PROMPT:
Only the lines holding the string "blue" are needed; copy each of them from the data.
MATERIAL FOR THE TASK Block Start
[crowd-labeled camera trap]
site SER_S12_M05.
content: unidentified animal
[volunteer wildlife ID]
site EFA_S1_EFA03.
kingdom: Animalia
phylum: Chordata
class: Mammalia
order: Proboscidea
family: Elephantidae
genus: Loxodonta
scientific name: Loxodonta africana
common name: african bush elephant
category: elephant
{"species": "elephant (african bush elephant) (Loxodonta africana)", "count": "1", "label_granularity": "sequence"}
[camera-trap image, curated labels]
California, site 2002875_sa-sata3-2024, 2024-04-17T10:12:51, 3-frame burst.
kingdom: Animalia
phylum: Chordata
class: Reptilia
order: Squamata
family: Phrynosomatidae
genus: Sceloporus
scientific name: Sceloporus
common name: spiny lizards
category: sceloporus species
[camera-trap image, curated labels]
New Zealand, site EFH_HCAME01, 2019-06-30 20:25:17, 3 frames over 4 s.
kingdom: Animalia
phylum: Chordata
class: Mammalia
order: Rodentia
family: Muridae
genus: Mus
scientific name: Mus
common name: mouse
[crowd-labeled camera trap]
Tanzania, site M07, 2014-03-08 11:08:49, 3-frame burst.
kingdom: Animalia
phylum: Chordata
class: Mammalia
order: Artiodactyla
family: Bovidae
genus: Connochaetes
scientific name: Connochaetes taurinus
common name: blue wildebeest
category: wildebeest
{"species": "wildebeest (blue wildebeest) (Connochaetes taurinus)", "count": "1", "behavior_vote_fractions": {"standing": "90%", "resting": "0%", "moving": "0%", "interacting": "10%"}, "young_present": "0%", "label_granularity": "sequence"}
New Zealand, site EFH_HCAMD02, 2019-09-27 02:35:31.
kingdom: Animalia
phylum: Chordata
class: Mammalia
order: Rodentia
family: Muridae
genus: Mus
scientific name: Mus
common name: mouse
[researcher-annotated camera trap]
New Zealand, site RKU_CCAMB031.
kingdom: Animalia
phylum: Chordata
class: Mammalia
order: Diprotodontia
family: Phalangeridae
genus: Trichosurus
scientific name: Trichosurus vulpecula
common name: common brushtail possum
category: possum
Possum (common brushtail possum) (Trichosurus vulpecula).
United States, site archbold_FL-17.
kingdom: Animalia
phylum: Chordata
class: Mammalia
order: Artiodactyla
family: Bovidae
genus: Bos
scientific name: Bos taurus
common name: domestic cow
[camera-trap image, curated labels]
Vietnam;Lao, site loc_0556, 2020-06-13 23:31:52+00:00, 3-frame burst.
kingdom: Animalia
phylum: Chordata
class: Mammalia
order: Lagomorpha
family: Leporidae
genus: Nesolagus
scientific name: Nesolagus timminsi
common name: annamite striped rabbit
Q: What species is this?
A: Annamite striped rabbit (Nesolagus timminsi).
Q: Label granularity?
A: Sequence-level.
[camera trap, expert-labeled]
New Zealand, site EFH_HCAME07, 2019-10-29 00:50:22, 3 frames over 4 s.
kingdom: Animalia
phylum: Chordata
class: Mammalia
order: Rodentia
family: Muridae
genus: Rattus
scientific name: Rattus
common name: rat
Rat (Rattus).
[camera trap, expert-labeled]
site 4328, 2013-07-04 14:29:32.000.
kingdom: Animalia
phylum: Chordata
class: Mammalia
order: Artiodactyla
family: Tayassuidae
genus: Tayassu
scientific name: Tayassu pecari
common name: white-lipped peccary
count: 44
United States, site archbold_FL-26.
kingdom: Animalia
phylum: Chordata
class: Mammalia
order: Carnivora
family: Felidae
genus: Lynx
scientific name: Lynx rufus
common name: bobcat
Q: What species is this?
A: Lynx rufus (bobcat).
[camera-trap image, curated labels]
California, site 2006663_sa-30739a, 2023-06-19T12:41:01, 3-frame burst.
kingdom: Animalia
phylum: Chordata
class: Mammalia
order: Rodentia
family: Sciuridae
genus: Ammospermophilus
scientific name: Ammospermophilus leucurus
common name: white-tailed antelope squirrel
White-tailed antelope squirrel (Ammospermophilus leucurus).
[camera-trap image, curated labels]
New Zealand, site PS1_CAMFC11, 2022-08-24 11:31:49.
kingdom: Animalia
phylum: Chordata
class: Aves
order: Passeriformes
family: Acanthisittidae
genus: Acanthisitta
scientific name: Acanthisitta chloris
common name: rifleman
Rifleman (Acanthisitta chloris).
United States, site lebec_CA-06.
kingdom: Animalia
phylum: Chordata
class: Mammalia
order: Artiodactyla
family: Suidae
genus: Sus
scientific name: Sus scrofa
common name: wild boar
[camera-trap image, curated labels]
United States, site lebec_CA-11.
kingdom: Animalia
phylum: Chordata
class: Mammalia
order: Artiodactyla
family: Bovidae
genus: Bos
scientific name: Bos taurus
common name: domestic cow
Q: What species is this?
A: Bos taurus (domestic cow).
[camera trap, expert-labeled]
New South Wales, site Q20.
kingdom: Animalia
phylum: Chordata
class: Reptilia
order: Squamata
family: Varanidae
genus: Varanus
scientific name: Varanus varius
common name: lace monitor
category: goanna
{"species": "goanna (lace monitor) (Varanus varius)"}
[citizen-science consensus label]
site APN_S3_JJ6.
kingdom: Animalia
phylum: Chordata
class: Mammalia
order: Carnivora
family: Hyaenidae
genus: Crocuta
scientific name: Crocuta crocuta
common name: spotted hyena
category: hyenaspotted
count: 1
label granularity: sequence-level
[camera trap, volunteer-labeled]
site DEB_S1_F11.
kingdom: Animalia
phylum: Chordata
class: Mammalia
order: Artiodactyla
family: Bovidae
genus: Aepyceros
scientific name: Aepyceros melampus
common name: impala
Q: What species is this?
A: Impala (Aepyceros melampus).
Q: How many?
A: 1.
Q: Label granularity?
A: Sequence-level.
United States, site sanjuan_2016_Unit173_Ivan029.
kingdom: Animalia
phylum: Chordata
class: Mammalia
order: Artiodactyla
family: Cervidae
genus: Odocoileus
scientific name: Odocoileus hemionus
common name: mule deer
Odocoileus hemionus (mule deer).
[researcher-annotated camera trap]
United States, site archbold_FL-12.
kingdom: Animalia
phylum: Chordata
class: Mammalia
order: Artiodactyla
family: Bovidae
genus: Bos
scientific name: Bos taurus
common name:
MATERIAL FOR THE TASK Block End
TASK RESULT:
common name: blue wildebeest
{"species": "wildebeest (blue wildebeest) (Connochaetes taurinus)", "count": "1", "behavior_vote_fractions": {"standing": "90%", "resting": "0%", "moving": "0%", "interacting": "10%"}, "young_present": "0%", "label_granularity": "sequence"}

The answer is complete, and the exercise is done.